C by Tom McCarthy
Terence famously once said, “Nullum est iam dictum, quod non dictum sit prius,” – if you don’t fluently speak a dead language (sorry, classics majors!), that roughly translates to “Nothing is now said that has not been said before.” In a world in which Girl Talk, the Scary Movie franchise and Tosh.0 can all happily coexist, it only seems right that the next medium to receive the remix treatment would be the book. C does just that, but to say that he does it justice would not be giving him nearly enough credit.
McCarthy tells the story of Serge in chunks that show us the most important parts of his life, leaving it up to the audience to fill in the parts in between. Serge doesn’t discover the love of his life and have children, cure cancer, make any large contribution to society or generally do anything grand and heroic one might expect of a protagonist. Instead, Serge is perfectly happy having casual sexual encounters, abusing drugs and fighting in WWI despite having little or no idea what he is even fighting for.

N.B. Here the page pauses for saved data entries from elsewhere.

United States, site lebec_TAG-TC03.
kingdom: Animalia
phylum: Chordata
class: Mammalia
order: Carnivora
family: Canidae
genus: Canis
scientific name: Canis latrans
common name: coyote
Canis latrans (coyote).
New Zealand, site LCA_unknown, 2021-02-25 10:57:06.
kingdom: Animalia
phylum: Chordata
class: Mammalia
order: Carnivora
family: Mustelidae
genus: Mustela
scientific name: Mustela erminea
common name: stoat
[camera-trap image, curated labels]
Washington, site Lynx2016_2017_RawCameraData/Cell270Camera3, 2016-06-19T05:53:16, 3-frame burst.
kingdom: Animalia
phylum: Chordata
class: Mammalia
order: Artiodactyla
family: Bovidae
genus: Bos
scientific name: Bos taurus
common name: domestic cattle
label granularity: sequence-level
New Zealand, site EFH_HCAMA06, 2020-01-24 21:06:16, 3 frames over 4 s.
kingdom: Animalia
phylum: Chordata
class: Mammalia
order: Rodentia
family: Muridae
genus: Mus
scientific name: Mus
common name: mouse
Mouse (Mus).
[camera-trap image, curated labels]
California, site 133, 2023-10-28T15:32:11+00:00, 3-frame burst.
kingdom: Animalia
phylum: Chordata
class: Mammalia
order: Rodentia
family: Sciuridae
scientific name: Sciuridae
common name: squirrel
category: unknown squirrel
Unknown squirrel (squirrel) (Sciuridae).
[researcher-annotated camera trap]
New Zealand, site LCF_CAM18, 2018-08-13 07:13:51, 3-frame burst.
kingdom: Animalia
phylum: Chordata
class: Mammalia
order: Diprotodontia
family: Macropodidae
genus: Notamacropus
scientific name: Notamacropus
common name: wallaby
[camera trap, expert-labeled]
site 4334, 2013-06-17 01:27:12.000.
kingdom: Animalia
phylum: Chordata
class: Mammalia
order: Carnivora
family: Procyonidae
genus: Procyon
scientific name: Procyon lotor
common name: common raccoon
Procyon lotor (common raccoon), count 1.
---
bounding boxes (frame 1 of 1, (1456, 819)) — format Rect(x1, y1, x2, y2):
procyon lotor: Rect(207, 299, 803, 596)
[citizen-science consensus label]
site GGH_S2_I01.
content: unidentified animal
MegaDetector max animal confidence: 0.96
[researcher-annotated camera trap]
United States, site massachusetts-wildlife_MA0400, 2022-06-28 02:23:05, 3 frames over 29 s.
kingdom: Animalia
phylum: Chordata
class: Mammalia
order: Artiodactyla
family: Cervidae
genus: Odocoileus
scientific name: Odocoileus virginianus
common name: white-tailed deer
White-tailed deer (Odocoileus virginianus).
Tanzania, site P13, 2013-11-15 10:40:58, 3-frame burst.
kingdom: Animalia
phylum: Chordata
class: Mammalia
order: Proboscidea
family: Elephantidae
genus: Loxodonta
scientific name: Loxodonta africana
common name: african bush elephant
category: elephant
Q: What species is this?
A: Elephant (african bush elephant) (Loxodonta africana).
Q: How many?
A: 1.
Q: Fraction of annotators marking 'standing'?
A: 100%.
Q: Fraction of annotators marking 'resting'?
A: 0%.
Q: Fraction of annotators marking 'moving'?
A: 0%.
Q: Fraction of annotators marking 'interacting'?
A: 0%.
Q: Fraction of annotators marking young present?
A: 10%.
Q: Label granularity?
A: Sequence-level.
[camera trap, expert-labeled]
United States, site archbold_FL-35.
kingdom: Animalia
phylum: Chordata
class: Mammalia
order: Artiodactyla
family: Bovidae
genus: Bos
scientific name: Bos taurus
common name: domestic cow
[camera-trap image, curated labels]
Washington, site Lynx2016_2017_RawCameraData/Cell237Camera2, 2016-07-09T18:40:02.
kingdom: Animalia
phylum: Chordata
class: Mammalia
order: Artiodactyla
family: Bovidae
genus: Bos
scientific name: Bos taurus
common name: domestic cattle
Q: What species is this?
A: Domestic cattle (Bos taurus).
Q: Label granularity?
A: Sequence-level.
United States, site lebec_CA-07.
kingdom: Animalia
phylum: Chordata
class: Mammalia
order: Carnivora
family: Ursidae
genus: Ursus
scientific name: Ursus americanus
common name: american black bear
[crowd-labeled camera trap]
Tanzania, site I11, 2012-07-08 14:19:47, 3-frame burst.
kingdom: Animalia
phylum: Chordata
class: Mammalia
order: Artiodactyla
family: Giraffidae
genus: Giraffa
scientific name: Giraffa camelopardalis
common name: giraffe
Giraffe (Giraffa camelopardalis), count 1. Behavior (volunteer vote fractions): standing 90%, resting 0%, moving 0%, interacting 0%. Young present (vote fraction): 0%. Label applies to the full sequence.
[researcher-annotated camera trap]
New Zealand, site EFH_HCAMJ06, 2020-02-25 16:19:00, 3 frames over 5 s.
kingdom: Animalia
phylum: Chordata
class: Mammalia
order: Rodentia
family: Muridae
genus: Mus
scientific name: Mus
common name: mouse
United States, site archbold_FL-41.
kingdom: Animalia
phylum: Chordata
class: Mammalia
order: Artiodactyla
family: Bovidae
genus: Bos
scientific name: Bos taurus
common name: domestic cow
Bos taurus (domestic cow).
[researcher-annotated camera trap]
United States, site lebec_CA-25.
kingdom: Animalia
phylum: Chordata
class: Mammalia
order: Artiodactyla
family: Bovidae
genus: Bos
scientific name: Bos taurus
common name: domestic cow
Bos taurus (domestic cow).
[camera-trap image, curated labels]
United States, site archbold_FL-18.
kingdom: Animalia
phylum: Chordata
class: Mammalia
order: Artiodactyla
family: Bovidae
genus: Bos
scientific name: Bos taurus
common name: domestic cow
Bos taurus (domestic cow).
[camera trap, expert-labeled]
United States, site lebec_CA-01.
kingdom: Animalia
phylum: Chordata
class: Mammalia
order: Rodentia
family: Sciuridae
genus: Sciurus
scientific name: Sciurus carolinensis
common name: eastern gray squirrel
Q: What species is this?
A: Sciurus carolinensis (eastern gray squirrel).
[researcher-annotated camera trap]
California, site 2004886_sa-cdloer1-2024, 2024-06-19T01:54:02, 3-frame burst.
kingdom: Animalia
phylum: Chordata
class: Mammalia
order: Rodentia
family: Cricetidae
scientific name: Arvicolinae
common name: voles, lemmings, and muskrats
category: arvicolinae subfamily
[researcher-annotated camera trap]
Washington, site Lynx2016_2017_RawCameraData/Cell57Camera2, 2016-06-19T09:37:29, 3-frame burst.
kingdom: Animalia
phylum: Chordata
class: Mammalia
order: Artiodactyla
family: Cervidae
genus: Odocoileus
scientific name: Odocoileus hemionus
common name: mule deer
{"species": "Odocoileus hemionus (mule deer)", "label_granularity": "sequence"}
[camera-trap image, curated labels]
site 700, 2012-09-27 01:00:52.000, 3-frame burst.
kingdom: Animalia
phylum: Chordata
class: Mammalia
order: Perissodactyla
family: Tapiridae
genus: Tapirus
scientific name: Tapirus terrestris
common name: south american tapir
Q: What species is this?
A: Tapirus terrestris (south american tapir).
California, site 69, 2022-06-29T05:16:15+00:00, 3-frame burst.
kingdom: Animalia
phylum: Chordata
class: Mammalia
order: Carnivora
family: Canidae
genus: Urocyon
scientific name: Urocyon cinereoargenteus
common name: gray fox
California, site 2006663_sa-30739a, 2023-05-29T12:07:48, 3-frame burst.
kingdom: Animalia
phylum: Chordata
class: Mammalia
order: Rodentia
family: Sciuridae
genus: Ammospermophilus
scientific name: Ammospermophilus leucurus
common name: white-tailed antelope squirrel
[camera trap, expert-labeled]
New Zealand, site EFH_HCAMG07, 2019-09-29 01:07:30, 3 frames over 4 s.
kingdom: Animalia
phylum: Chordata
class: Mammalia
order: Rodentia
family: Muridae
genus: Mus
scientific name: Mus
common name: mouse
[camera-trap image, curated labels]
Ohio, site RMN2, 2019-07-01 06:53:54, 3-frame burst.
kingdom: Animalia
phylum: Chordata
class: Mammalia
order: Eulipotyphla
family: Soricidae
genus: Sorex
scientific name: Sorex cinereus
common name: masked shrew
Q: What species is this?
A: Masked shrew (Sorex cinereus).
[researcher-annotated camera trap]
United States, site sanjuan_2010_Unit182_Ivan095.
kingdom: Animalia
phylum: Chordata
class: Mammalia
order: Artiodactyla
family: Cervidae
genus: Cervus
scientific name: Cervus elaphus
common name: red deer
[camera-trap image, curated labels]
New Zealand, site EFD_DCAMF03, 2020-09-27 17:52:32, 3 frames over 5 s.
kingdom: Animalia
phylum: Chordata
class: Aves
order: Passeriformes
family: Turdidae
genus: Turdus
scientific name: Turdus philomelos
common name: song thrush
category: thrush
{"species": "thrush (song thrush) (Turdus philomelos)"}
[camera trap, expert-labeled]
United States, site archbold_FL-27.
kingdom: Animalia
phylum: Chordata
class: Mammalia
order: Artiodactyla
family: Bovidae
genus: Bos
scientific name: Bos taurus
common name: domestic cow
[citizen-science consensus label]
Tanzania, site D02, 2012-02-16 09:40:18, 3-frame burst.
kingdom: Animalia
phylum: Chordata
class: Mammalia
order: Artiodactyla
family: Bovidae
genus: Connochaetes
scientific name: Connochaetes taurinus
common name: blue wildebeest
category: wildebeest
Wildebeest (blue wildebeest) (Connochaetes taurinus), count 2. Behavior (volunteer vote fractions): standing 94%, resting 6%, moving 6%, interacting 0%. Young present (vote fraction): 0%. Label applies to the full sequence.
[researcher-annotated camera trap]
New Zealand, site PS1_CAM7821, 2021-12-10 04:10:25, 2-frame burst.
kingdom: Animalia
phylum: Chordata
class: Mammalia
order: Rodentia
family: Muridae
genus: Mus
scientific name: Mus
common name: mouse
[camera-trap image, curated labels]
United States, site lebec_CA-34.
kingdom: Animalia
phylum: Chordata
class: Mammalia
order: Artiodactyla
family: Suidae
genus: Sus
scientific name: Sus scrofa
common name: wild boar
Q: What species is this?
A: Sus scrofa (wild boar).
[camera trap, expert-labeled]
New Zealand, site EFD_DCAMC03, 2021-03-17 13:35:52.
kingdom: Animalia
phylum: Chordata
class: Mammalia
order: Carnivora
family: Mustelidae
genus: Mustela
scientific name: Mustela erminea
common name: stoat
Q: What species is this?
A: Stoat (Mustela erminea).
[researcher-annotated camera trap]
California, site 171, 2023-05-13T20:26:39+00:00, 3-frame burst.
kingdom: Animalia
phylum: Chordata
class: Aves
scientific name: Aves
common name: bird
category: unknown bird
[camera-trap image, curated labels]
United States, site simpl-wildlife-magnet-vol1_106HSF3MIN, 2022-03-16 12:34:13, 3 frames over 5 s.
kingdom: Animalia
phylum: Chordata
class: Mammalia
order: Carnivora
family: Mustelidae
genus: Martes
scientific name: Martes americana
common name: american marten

At his best, Serge might even be considered an antagonist, yet his fate is the one we happily follow until the very end. Where one author might try to glorify characters or embellish language unnecessarily, McCarthy takes the reader deep into worlds, people and even the earth itself on a molecular level of fascination with uncanny ease.
In my mind, C is a remix of Citizen Kane and Delillo’s White Noise, and that in and of itself is a triumph of characterization, prose and story. Rock on, McCarthy.
The B side is always better (or so say those hipster audiophiles) – a few more titles to prove the point:
Eeeee Eee Eeee by Tao Lin
As weird as the title promises, Lin’s story seems less like a story and more like an attack on the structure of the novel as a whole. Andrew struggles through a maze of celebrity cameos, fast-food joints and English-speaking animals while dealing with his anti-establishment attitude and ex-girlfriend related angst.
Pride and Prejudice and Zombies by Seth Grahame-Smith
While I personally found this particular remix too akin to fan fiction and not particularly resonant with the original text, Grahame-Smith’s book and the unfortunate number of books it appears to have spawned (Sense and Sensibility and Sea Monsters? Really?) appears to be a hit, for better or for worse.
The Lost Books of the Odyssey by Zachary Mason
It appears I must apologize to classics majors again as I lavish praise upon a book that takes their beloved text, Homer’s epic poem The Odyssey and “adds” storylines we all may have thought about at one point in time while reading the original. Surely, Penelope didn’t wait around all those years without getting a little something on the side? And didn’t Athena totally have a crush on Odysseus? Mason’s vignettes are humorous without being campy and allow us yet another way of thinking of this seemingly bottomless text.